I won’t burden him with real shit though.

Rissa

Alright, flatterer, let’s write and escape life, shall we?

He sets up a scene between our characters, discussing things like how his character had set up a homestead in the world after finding himself there. They talk about her life before she was claimed by the shifter who proclaimed himself her mate.

It’s a long scene and my posts get responses further and further between. It’s getting late and it’s not like him to just disappear without giving me a heads up. It’s pretty common for other people to just disappear in the middle of writing without a word, but never him.

I switch over to Youtube to watch a few videos, since watching the main chat is depressing.
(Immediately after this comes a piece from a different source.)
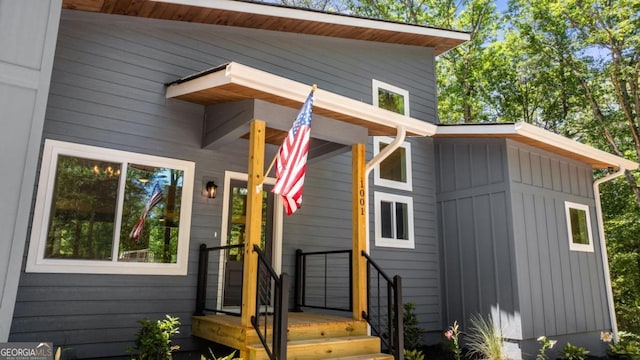 property entrance featuring board and batten siding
Chris jumped on while keeping himself invisible, and I switched my icon to dark about an hour before he showed up.

Once I was writing I didn’t want to be bothered.

So I’ve watched him flirt with some new writers and shake my head.
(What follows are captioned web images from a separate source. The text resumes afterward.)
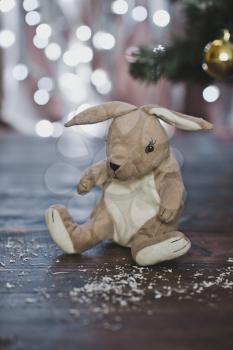 Toy hare under the tree.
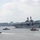 A large U.S. Navy amphibious assault ship is navigating a harbor waterway, escorted by multiple red-and-black tugboats. The scene appears to be in a major urban port, with a city skyline visible in the background. The ship features a flat flight deck characteristic of amphibious warfare vessels.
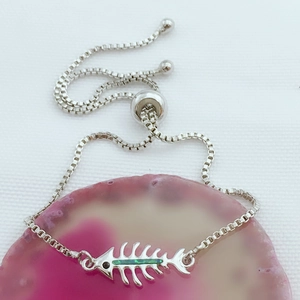 Detalle de pulsera con dije de opalo de espina de pescado y cadena de caja ajustable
I’m not ready for that conversation, so I leave it alone.

I don’t have the mental capacity after the day I’ve had.

I go ahead and take my apology picture of my tits without my face in the photo.

That’s one thing I always remain cautious about, and turn my status to available.
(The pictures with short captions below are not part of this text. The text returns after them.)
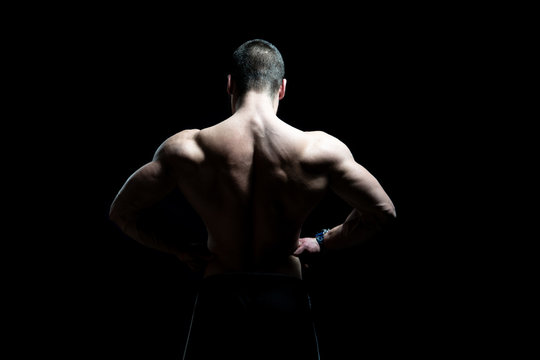 Man Standing and Flexing Muscles on Black Background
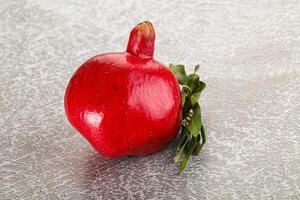 Ripe red sweet and juicy Pomegranate photo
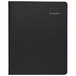 An At-A-Glance black appointment book with gold text.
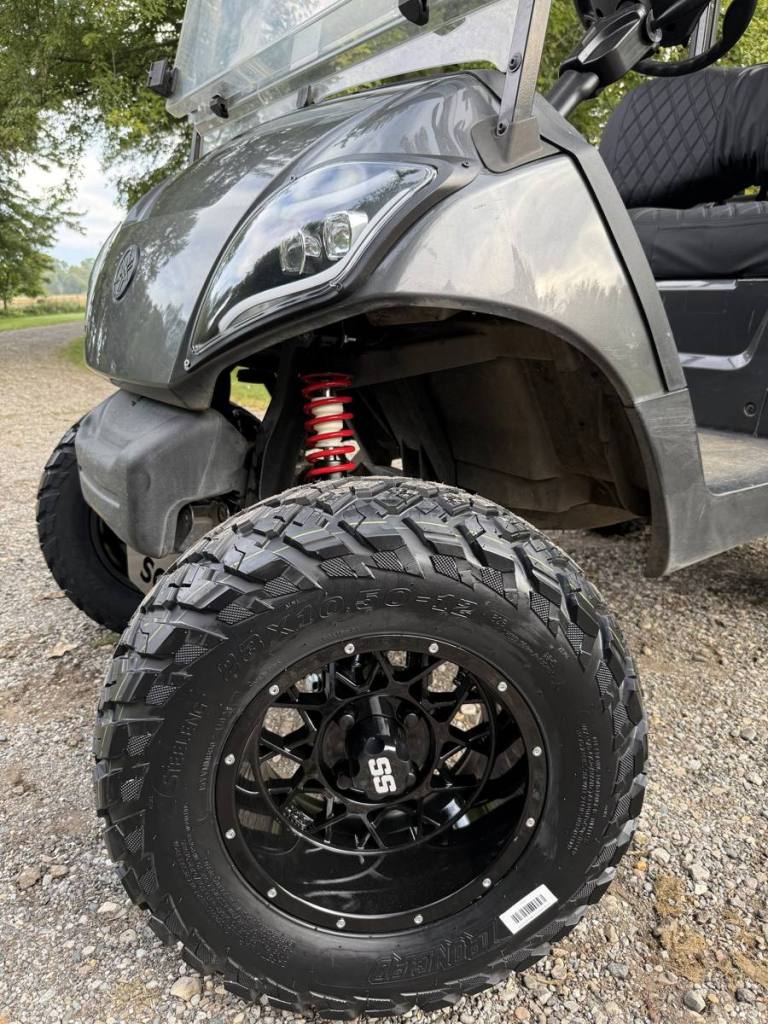 Lifted carbon 2021 Yamaha Drive2 EFI golf cart with black wheels, sold by Rugged Buggies, Byron, MI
I read over his message again, letting the words hit home; but I take a breath and load the picture. Sending it to him, I put in my “Good night, handsome” message and then go invisible again.

Just as I’m about to give up and assume my demon went to sleep, a message pings in our window. Assuming he wrote a novella sized post, I click back over and blink several times when I read the message on the screen.

Demon

I’m so sorry, I got pulled away. Did you come?

I’m still blinking, reading the message twice, and then reading the last post I sent him.

We weren’t doing anything sexual. As much as I hate it, I do respect that Chris doesn’t want me doing that with anyone else while we’re working on whatever this relationship is trying to be.

After a moment, he must realize that he sent that message to the wrong person.

Demon

Oh fuck… That wasn’t… I– fuck.

I’m laughing at my screen as I read his panicked words. My demon has a little side piece getting him off with smut while he writes the clean shit with me. It’s safe to say that I’ve escaped reality, and I’m thoroughly enjoying where the night has taken me.